Romero, SP, Garcia-Egido, A, Escobar, MA, Andrey, JL, Corzo, R, Perez, V, Garcia-Domiguez, GJ, Gomez, F
International journal of cardiology. 2013;(4):1206-16
Abstract
OBJECTIVES To assess the incidence of type 2 diabetes mellitus (DM) in patients with heart failure (HF), and to evaluate the effect of new-onset DM and glycemic control on the prognosis of HF patients treated with a contemporary medical regimen. METHODS Prospective study of 5314 HF patients and previously unknown DM during 9 years.
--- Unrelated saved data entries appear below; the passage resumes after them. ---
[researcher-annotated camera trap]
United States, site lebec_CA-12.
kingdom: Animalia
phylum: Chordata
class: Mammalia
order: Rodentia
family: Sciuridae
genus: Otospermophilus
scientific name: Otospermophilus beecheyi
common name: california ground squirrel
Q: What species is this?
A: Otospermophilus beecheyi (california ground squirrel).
Their mean age was 71.8 ± 7.9 years, 53.0% were women, and 50.2% had non-systolic HF. During a median follow-up of 56.9 ± 18.2 months, 68.9% of the patients died, 88.6% were hospitalized for HF, and 1519 (27.3%) developed new-onset DM. We propensity-matched those 1519 HF patients with DM, with 1519 HF patients non-diagnosed with DM. RESULTS The age- and sex-adjusted incidence (per 100 HF patients/years) of DM in HF patients was 3.20, higher in women and in patients with non-systolic HF (p<0.01). Patients with HF and DM and those with a mean HbA1c>7.0% presented an increased mortality (HR of death [CI 95%]: 2.44 [1.68-3.19] and, HR: 2.56 [1.77-3.35], respectively), mainly due to an increased cardiovascular mortality (HR ≥ 2.40 [1.46-3.34]) (P<0.001). The rate of hospitalization, of 30-day readmissions, and the number of visits were higher among HF patients with DM or with HbA1c>7.0% (p<0.001). These relationships of DM and its poor metabolic control with prognosis were maintained, independently of the gender, the type of HF (systolic or, non-systolic), the comorbidities, and the medication used (P<0.01). CONCLUSION New-onset diabetes mellitus and its poor metabolic control (HbA1c>7.0%) are associated with a increased mortality and morbidity of patients with heart failure.